How To Write A Biography

How To Get Started:

First, the Idea

I had come to the conclusion that no one else was going to write about the life of Friedemann Paul Erhardt (a.k.a culinary icon CHEF TELL) and that I better do something about  that. After all, he had been my brother-in-law.

I was not sure that writing his life-story was a worthy endeavor — family and friends were in opposite camps about the man: some loved him, others hated him. I just wanted to research the facts and decide for myself.

In December of 2011, one of my sisters, Bunny Erhardt, widowed since Chef had passed away in 2007, granted my request for access to her friends and acquaintances. She gave me permission to write the first Chef Tell biography.
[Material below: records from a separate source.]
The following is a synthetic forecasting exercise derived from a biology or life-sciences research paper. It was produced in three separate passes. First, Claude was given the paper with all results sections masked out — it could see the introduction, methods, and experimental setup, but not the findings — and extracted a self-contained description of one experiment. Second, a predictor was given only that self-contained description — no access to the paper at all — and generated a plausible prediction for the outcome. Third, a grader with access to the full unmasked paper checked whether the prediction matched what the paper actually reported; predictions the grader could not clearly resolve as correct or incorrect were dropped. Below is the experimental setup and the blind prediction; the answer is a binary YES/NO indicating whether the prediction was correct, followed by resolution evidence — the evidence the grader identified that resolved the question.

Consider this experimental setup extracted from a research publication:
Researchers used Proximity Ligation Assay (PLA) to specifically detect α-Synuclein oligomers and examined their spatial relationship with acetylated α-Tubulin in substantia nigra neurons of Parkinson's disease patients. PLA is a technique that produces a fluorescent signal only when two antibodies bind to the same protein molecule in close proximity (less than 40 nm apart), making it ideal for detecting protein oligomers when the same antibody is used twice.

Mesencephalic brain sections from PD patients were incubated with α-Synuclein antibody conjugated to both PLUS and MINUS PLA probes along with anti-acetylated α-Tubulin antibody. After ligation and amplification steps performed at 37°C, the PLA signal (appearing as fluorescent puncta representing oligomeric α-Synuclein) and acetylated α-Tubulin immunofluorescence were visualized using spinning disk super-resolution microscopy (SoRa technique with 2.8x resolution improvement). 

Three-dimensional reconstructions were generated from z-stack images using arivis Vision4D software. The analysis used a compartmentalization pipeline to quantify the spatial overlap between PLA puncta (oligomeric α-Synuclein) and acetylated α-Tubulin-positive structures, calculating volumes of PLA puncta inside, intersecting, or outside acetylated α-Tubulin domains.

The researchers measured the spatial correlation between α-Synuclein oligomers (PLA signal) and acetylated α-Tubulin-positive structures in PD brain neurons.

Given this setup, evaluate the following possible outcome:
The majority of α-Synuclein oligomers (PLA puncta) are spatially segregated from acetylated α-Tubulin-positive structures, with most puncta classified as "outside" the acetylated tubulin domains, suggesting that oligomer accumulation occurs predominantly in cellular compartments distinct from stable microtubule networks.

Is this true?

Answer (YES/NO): NO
Embarked on my quest to discover whether this man was worthy of my time or not, I developed a three-part outline loosely fitted to the early, middle and later years of his lifetime.  As the work progressed, data gathered on my desk and on sheets of papers surrounding my desk, fitted into corresponding sections of that outline. Eventually, a timeline list of major events in Tell’s life took shape and became the backbone to my body of work.
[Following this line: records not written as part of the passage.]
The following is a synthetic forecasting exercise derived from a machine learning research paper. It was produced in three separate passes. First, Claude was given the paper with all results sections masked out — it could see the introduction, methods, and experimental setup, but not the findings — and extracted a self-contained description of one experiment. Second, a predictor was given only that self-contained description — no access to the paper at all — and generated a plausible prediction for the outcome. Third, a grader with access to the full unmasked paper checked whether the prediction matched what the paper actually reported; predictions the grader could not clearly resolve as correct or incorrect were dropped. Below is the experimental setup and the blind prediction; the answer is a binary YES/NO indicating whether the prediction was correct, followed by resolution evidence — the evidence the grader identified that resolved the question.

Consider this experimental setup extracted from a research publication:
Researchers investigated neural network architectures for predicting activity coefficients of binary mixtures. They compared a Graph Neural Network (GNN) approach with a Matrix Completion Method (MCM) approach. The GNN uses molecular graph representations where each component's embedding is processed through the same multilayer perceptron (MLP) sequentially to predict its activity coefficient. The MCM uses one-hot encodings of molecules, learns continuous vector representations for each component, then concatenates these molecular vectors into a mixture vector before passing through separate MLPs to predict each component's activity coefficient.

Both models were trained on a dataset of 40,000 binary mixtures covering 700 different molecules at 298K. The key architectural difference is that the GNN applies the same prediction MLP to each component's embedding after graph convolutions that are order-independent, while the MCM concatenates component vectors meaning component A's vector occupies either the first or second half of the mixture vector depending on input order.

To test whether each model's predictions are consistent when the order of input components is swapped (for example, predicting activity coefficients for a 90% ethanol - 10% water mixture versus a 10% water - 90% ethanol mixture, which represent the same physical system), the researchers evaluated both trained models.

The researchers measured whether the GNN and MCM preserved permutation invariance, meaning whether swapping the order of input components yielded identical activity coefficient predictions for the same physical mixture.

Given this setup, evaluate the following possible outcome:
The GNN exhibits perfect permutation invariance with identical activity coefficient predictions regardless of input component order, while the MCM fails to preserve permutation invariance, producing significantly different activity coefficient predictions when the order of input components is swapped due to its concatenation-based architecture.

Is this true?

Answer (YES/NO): NO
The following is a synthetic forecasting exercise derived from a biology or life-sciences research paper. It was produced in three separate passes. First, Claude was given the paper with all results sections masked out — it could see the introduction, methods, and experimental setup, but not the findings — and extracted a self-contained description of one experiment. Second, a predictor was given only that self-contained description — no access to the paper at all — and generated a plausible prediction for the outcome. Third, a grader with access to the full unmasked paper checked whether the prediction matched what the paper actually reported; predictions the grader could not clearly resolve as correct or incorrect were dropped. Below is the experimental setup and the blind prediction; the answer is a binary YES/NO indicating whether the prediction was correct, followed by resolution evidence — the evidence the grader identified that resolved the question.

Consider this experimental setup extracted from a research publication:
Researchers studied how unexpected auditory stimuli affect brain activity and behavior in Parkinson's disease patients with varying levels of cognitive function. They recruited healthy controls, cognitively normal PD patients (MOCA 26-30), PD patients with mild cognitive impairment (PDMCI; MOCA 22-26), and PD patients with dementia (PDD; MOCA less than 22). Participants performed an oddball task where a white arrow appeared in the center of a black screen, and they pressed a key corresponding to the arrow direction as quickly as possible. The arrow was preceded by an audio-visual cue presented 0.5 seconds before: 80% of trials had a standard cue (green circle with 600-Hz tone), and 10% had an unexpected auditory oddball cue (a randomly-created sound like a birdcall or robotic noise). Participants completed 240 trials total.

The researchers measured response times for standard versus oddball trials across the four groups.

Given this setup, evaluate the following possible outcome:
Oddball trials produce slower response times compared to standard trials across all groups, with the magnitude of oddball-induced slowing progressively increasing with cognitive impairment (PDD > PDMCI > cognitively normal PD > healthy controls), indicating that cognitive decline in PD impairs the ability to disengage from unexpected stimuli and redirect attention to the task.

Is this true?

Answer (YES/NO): NO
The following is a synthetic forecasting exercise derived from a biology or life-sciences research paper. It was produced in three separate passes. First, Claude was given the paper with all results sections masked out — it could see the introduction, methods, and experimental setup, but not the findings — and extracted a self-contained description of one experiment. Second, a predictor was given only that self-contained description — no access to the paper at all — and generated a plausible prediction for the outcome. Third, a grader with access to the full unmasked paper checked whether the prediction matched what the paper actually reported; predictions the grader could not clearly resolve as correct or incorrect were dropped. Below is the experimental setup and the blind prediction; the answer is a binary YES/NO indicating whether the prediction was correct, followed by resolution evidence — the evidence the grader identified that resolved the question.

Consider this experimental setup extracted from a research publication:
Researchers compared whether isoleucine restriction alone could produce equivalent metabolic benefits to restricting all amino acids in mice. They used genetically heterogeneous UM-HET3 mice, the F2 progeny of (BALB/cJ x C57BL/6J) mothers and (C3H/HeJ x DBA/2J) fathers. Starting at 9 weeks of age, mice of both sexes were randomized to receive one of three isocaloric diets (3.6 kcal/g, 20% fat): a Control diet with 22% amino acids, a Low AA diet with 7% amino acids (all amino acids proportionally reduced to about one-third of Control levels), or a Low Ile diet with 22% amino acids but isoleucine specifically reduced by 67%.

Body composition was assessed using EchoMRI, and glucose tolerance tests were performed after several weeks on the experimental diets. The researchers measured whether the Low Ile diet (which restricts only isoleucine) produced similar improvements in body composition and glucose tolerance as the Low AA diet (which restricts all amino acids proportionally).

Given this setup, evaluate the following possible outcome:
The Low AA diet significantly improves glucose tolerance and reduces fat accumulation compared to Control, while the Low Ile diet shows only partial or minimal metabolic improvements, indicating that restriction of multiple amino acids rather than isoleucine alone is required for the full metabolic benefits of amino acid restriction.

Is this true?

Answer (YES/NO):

As people’s names popped up, I jotted these down, notching a mark each time the same name appeared more than once. The resultant list directed me to individuals who would become subjects of interviews that, I hoped, would provide personal anecdotes, as well as qualify the data, which, by now, were adding up to conflicting accounts.

Fact and fiction overlapped more than a few times. These were not proverbial “truth is stranger than fiction” mishaps; either the subject of my book had lied to the press, or journalists had researched poorly their magazine and newsprint articles, or not at all. Sifting actual facts from a widespread panoply of published falsehoods circulated among articles, media interviews, and the chef himself, became the hardest part of the task!

My Virgin Interview

My first in-person interview was in the Philadelphia administrative office of Chef Georges Perrier, a contemporary of Chef Tell and one of the Top Five, premier French chefs in America. Perrier had agreed to 15 minutes only — not much time to request more than a simple, “Tell me, chef, what was important about Chef Tell?” If any more time would pass, I would wing it by following my instincts.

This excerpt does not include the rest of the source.